SAS Magazine Saturday, July 5, 2008 Your online source for social anxiety stories, news, and whatever else we feel like putting on here.

Young Heart

As days drifted endlessly into weeks, weeks into months, months into years, and so on. I couldn't help but reminisce on things I endured a fondness and loss for. Things once here and now no longer. Like my first school boy crush in elementary class. Her name was Alicia, yes, I believe that was her name. We sat together for a whole grade. She had long brown hair that resembled the glossy brown of her writing desk. I sat to the left of her. And in a boyish devious way, full of innocence, I would steal glimpses of her attraction. My eyes would admire the way her shoes would tap-tap-tap when in deep thought on a problem, or just day dreaming, as students are prone of doing. I would watch the way she scribbled with her pencil with her soft pale hands, and letting them rest flaccid afterwards when a sentence or problem was completed. Often she would turn to me and ask to borrow a sheet of writing paper, and in my calf love, I would give her a small stack. Praying in return for some type of affection. But like that writing paper, I was also discarded, along with my hopeless romanticism.

It was not that she chose to throw my love away, it was that I was terribly afraid of another person being able to see me so transparently. I always remained a safe distance from love while still being able to torture myself with its emotion. And I kept this pattern of loving or non-loving all through my growing ages. A fear, a fear of love. A fear of commitment. A fear of sex. A fear of knowing and not knowing. A fear of rejection. A fear of blind unfoldings.
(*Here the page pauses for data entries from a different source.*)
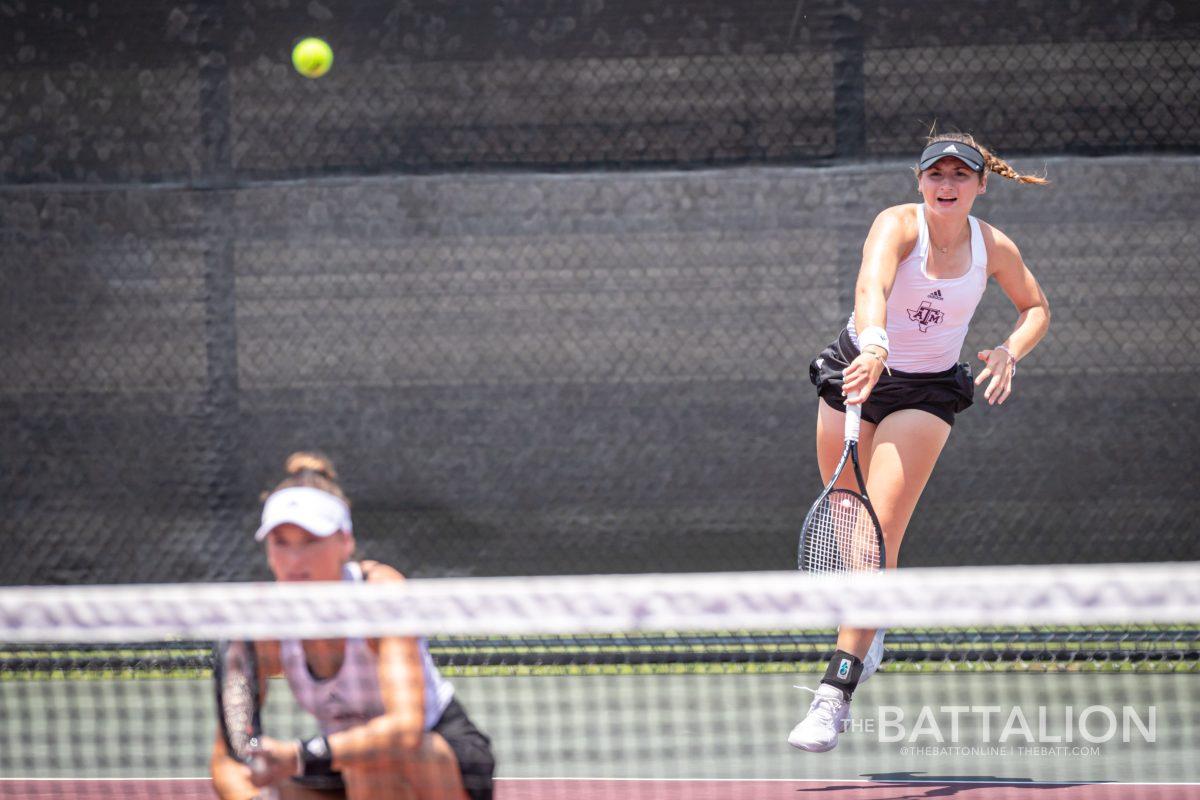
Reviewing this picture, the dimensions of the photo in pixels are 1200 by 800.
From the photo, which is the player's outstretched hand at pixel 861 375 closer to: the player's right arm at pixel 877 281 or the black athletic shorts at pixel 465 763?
the player's right arm at pixel 877 281

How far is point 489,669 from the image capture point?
194 inches

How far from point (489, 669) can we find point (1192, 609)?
2.93 m

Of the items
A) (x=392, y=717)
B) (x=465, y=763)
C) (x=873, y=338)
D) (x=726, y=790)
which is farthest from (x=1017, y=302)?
(x=392, y=717)

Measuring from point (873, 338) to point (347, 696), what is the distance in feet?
5.08

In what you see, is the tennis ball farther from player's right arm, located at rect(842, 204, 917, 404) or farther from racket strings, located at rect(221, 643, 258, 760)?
racket strings, located at rect(221, 643, 258, 760)

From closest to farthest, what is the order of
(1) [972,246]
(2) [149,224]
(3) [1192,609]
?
(3) [1192,609]
(1) [972,246]
(2) [149,224]

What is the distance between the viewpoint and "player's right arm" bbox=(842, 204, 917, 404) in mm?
3410

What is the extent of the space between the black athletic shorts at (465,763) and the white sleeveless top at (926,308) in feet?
5.56

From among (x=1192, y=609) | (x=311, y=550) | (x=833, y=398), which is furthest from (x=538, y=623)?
(x=833, y=398)

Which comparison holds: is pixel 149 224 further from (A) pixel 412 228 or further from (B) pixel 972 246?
(B) pixel 972 246

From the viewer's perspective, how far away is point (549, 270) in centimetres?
520

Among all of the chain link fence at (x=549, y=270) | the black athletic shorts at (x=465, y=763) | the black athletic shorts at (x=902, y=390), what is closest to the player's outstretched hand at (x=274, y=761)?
the black athletic shorts at (x=465, y=763)

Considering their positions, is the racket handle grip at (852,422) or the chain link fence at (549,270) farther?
the chain link fence at (549,270)

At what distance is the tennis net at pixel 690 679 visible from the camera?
7.51ft
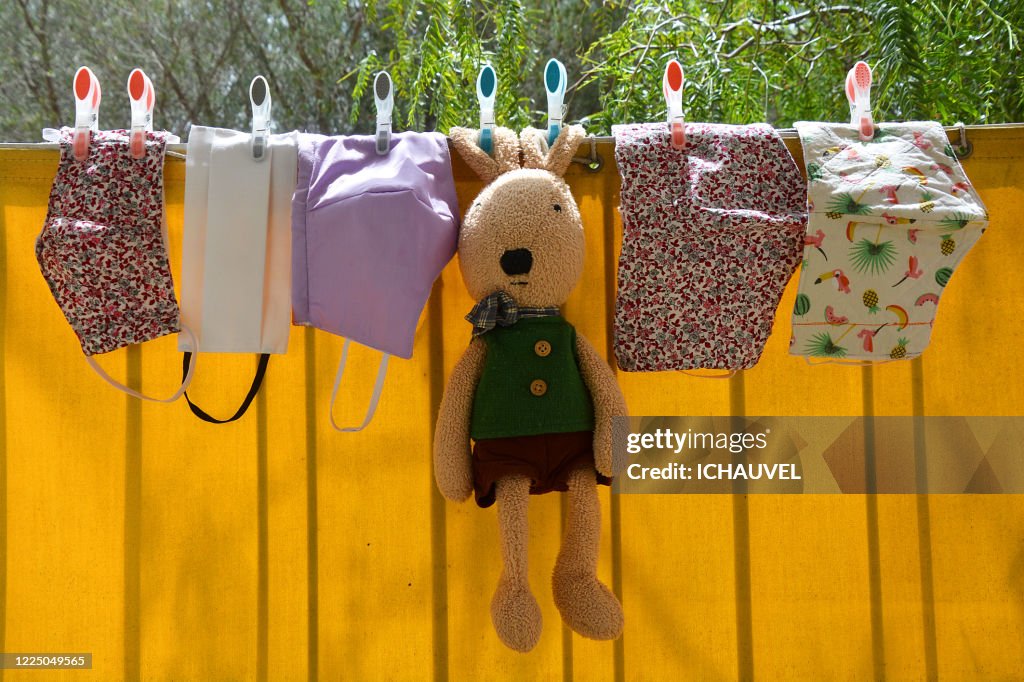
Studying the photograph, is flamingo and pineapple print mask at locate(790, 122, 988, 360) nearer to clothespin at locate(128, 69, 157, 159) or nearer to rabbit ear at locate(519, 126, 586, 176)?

Now I am here twenty-five years of age and alone. Solitude is quite habitual to me. I no longer know how to act in a socially pleasing way to others without feeling like another soul. I spend most my days either blind drunk or sickly hung over. I've smoked copious amounts of cigarettes, and I often think about death. Not in a suicidal manner, but I doubt I could explain it in a more subtle way, so as to convince you that the noose is not already around my neck, right now.